Intercostal nerve blocks provide unexcelled analgesia of the body wall. Thus, it is appropriate to use the technique for analgesia after upper abdominal and thoracic surgery or for rib fracture analgesia. It is possible to perform minor surgical procedures on the chest or abdominal wall using only intercostal blocks, but some supplementation is often appropriate to complement this block. The intercostal block can also be used when chest tubes (thoracostomy tubes) are placed or when feeding gastrostomy tubes are inserted.

Patient Selection.

All patients are candidates for this block, although it should be realized that as patients become more obese the blocks are technically more difficult to carry out.

Pharmacologic Choice.

Collected data
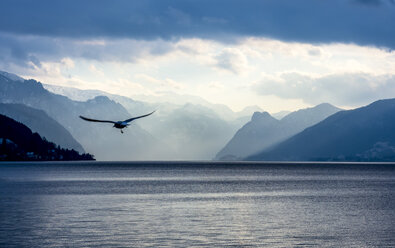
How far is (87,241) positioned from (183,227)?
14.6 metres

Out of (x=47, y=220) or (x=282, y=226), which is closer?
(x=282, y=226)

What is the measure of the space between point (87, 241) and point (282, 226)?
25558 millimetres

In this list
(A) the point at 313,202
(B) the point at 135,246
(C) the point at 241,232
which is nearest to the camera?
(B) the point at 135,246

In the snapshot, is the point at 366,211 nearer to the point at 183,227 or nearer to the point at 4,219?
the point at 183,227

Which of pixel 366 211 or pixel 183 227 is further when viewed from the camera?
pixel 366 211

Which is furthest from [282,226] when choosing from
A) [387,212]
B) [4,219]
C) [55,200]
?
[55,200]

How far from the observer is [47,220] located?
72875mm

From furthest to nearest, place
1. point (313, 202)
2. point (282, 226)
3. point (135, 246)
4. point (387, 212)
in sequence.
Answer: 1. point (313, 202)
2. point (387, 212)
3. point (282, 226)
4. point (135, 246)

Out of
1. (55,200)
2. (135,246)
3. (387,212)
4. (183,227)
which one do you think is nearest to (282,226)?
(183,227)

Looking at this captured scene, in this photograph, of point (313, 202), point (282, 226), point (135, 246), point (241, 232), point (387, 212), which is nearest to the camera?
point (135, 246)

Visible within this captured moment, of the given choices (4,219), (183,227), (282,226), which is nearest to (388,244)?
(282,226)

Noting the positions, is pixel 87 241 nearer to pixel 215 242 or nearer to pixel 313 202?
pixel 215 242

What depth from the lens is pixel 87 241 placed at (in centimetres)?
5578

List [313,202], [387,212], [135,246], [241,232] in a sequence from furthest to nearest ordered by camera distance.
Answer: [313,202], [387,212], [241,232], [135,246]
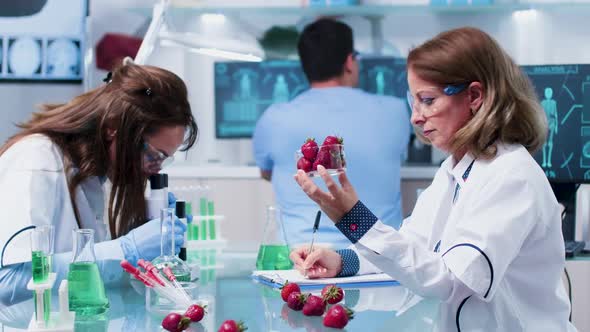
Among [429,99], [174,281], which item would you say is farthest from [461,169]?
[174,281]

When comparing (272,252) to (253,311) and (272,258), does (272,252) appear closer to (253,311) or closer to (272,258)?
(272,258)

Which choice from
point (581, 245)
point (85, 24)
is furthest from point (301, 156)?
point (85, 24)

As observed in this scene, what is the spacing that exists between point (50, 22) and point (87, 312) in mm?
3333

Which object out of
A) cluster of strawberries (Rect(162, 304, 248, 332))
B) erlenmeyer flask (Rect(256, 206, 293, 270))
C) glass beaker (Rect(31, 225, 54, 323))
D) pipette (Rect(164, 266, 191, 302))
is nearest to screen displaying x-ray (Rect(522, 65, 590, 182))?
erlenmeyer flask (Rect(256, 206, 293, 270))

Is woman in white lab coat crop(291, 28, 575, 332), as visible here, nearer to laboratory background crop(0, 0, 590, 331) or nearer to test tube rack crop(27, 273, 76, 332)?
test tube rack crop(27, 273, 76, 332)

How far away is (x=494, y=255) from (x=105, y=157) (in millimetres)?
1172

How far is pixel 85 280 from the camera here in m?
1.79

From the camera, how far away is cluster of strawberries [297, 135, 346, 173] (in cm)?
197

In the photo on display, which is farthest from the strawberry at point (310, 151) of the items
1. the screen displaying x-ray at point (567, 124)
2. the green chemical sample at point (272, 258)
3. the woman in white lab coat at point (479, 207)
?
the screen displaying x-ray at point (567, 124)

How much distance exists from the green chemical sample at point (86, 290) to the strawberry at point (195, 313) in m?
0.23

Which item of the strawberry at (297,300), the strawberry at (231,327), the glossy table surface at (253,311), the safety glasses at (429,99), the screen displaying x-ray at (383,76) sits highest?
the screen displaying x-ray at (383,76)

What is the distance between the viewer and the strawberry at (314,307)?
177cm

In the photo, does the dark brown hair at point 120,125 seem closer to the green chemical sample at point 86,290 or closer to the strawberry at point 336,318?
the green chemical sample at point 86,290

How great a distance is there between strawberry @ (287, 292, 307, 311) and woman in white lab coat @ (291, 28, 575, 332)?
16 centimetres
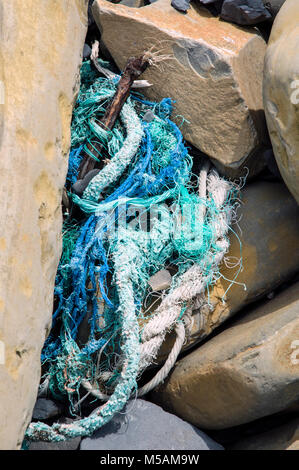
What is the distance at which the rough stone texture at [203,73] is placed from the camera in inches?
107

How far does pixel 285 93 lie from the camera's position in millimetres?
2342

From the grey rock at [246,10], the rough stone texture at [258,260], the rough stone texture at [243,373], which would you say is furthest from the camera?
the grey rock at [246,10]

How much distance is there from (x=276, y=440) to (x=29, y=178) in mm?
1470

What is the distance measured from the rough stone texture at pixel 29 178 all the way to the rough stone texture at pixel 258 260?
0.76m

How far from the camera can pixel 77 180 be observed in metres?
2.71

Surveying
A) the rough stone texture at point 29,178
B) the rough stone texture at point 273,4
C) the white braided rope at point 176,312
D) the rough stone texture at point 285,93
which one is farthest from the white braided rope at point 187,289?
the rough stone texture at point 273,4

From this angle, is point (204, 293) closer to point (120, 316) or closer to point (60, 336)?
point (120, 316)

§ **What is required**
Can you carry on the passage about intercostal nerve blocks from the point where it stops? None of this data is needed.

§ **Answer area**
As for any decision about local anesthetic choice, it must be decided whether motor blockade is required for a successful block. If the intercostal nerve block is combined with light general anesthesia for intra-abdominal surgery and the intercostal block is prescribed to provide abdominal muscle relaxation, a higher concentration of local anesthetic is needed. In this setting, 0.5% bupivacaine or ropivacaine, 1.5% lidocaine, or 1.5% mepivacaine is an appropriate choice. Conversely, if sensory analgesia is all that is necessary from the block, 0.25% bupivacaine, 0.2% ropivacaine, 1% lidocaine, or 1% mepivacaine is appropriate.